→ **Directive**:
Format every line of the entries below as a Markdown table with the columns "Row" and "Line," skipping blank lines. Omit the pictures from the table.
= = = = =
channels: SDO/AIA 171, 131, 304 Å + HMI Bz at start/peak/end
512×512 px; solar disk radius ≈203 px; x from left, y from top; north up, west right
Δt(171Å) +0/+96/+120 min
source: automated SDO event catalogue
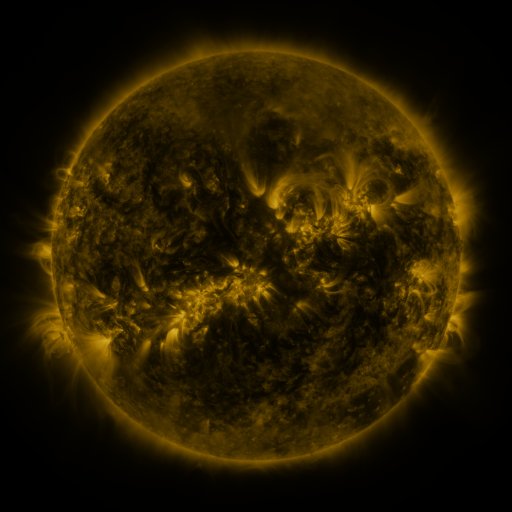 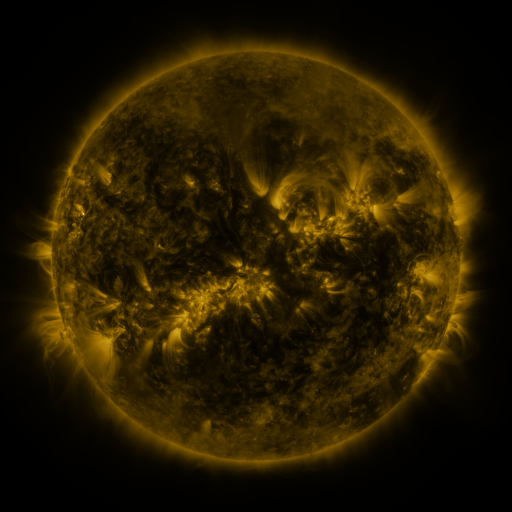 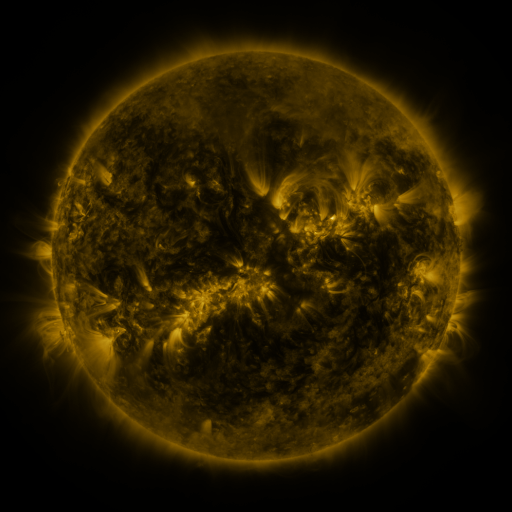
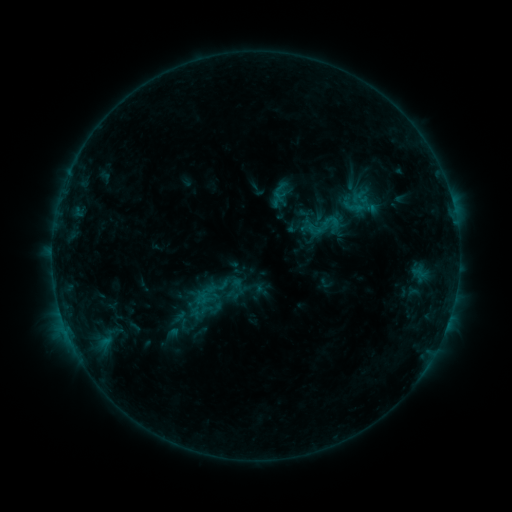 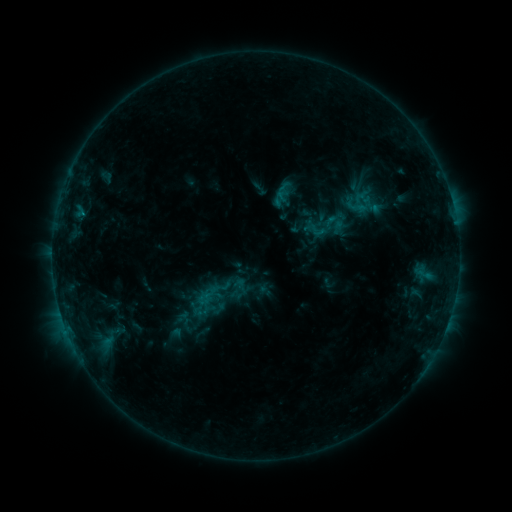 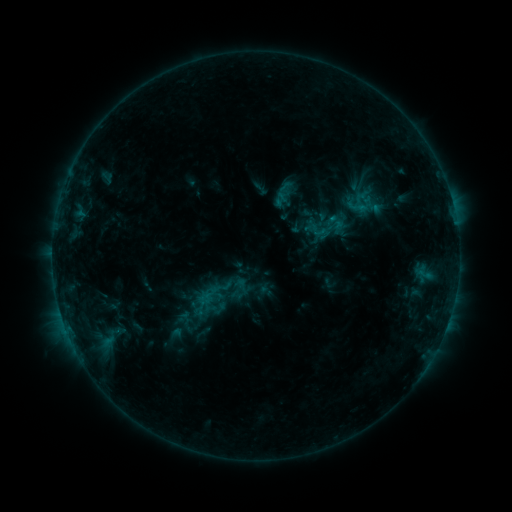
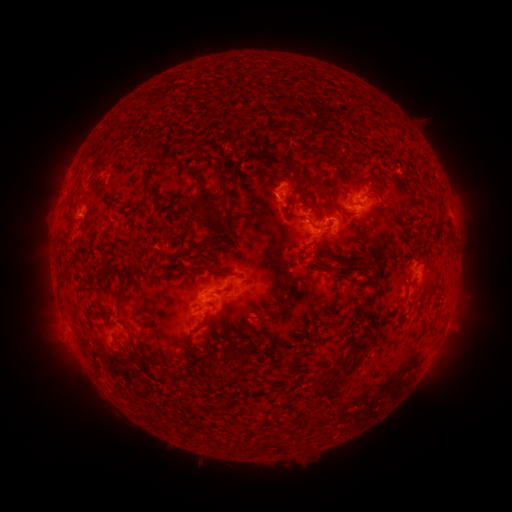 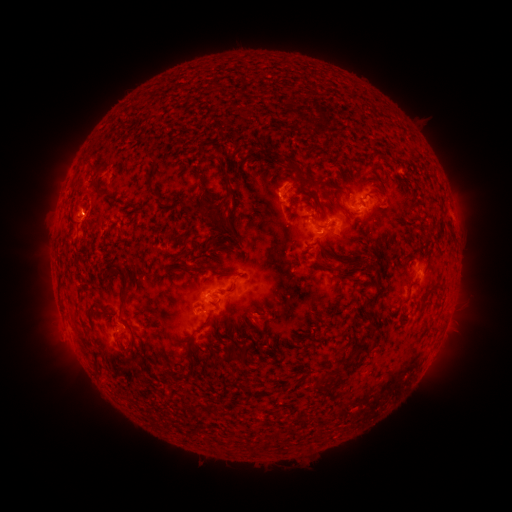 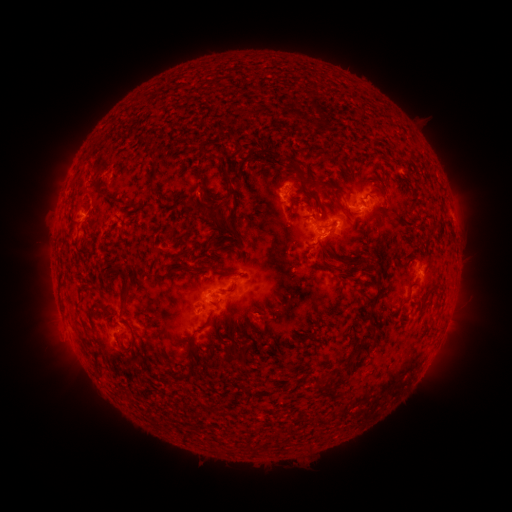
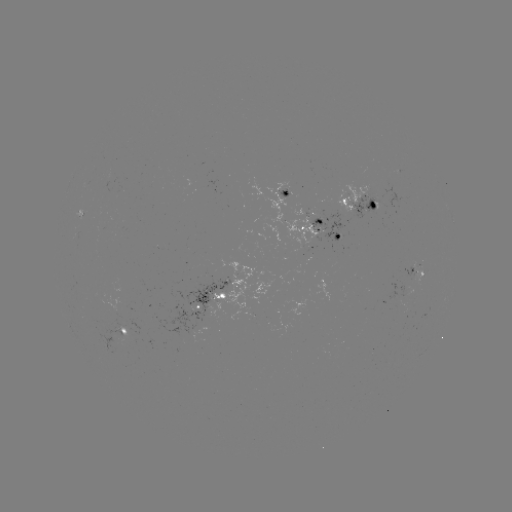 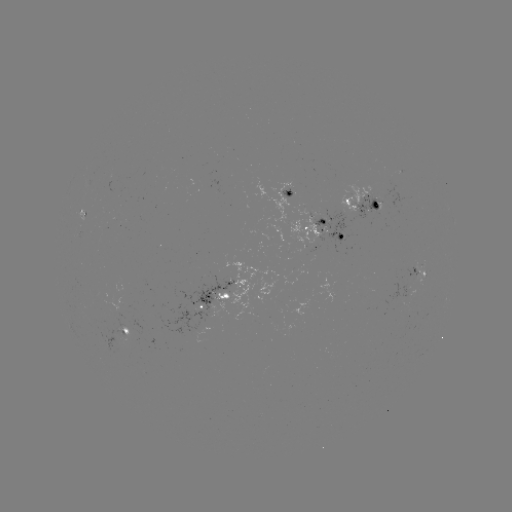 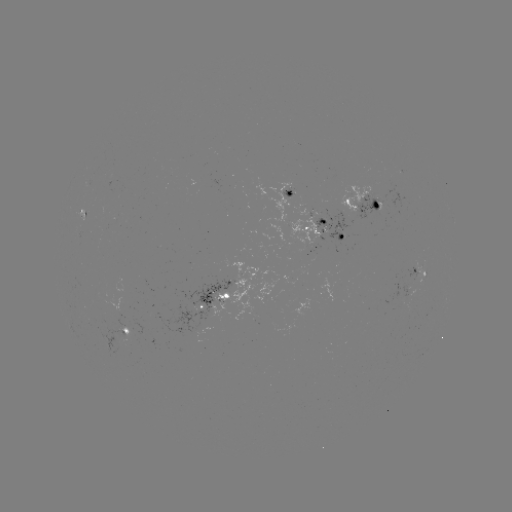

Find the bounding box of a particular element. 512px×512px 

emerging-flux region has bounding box [291, 269, 303, 275].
= = = = =
→ **In response**:
| Row | Line |
|---|---|
| 1 | channels: SDO/AIA 171, 131, 304 Å + HMI Bz at start/peak/end |
| 2 | 512×512 px; solar disk radius ≈203 px; x from left, y from top; north up, west right |
| 3 | Δt(171Å) +0/+96/+120 min |
| 4 | source: automated SDO event catalogue |
| 5 | Find the bounding box of a particular element. 512px×512px  |
| 6 | emerging-flux region has bounding box [291, 269, 303, 275]. |